Selain membahas SiLPA, Bupati juga menyampaikan strategi peningkatan pendapatan daerah. Pemkab Blora akan terus mengoptimalkan Pendapatan Asli Daerah (PAD), termasuk melalui penguatan kelembagaan pengelola pendapatan agar lebih fokus dan efektif.

“Pengelolaan pendapatan harus semakin diperkuat. Kita ingin potensi yang ada dapat dikelola secara maksimal untuk mendukung pembangunan daerah,” jelas Mas Arief.

Mas Arief juga menyampaikan, adanya respons positif dari pemerintah pusat terkait peluang peningkatan Dana Bagi Hasil (DBH). Menurutnya, peluang tersebut akan terus dikawal agar memberikan manfaat bagi kemampuan fiskal daerah.

Dalam sektor belanja, Mas Arief memastikan Belanja Tidak Terduga (BTT) akan terus dioptimalkan sesuai ketentuan, terutama untuk menghadapi kondisi darurat seperti bencana kekeringan.

Ia mengungkapkan sejumlah wilayah di Kabupaten Blora, khususnya kawasan selatan seperti Doplang dan Randublatung, mulai terdampak musim kemarau.

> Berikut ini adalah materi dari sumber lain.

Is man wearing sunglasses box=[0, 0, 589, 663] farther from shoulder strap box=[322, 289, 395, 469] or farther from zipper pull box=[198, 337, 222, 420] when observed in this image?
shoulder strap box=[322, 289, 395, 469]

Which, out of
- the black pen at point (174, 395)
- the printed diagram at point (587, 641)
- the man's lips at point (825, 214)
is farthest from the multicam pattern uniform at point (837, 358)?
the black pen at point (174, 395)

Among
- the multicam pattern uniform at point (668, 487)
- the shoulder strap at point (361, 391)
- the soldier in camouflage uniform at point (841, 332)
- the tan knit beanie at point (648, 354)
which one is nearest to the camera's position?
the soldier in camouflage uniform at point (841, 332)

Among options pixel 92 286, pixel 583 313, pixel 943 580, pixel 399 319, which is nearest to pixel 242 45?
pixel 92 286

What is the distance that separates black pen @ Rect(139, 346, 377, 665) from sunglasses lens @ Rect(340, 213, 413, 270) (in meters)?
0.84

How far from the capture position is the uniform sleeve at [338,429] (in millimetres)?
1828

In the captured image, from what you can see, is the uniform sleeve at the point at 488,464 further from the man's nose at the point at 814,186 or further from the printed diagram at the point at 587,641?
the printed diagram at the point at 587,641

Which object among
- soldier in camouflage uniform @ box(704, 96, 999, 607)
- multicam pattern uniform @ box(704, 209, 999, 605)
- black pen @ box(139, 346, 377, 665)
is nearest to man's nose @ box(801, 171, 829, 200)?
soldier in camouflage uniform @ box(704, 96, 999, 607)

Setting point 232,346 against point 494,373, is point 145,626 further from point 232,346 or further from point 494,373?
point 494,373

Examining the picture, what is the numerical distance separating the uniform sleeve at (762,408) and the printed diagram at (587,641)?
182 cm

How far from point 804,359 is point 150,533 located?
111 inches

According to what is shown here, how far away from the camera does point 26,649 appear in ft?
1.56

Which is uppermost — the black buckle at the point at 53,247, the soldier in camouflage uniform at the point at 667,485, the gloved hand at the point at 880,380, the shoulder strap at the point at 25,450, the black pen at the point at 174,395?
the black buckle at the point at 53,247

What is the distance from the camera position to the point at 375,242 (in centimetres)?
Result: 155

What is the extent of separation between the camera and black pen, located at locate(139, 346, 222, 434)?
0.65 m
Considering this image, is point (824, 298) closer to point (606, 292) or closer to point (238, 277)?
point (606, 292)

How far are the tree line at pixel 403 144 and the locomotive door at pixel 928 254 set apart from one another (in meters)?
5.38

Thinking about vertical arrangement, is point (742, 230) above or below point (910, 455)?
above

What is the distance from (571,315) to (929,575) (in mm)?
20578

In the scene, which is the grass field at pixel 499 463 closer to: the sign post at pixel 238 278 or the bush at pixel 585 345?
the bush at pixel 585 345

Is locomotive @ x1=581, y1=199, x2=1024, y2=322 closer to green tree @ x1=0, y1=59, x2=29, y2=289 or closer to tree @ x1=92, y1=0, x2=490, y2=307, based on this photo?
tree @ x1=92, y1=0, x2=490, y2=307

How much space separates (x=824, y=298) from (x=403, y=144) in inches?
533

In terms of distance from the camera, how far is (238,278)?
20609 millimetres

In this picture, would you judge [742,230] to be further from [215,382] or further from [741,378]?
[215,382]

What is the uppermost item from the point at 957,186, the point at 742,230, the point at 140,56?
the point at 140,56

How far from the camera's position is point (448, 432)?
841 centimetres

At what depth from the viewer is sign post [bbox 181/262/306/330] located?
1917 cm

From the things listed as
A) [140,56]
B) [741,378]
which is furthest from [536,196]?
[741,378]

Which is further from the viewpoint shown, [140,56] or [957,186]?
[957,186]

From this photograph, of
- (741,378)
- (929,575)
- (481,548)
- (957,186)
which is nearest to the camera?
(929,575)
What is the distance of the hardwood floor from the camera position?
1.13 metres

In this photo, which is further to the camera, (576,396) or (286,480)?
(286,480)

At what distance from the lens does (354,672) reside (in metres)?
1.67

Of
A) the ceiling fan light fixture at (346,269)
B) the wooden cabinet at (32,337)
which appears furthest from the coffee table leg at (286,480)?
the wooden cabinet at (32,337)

Karena itu, BPBD, PDAM, OPD terkait, DPRD, serta seluruh pihak diminta memperkuat koordinasi agar distribusi bantuan air bersih berjalan cepat dan tepat sasaran.

“Kondisi kekeringan harus kita respons bersama. Pemerintah daerah akan terus berupaya memastikan kebutuhan dasar masyarakat tetap terpenuhi,” kata Mas Arief.

Selain itu, Pemkab Blora juga akan mempercepat verifikasi data masyarakat kurang mampu yang terdampak perubahan status kepesertaan PBI-JK agar warga yang berhak tetap mendapatkan layanan kesehatan.

Di sektor pertanian, Mas Arief menegaskan, pengendalian hama tikus terus diperkuat melalui berbagai strategi, mulai dari pemasangan perangkap, pelestarian burung hantu sebagai predator alami, hingga pengembangan pertanian organik.

“Kita ingin Blora menjadi kabupaten organik. Potensi pupuk organik dari sektor peternakan harus dimanfaatkan untuk meningkatkan kesejahteraan petani,” tegas Mas Arief.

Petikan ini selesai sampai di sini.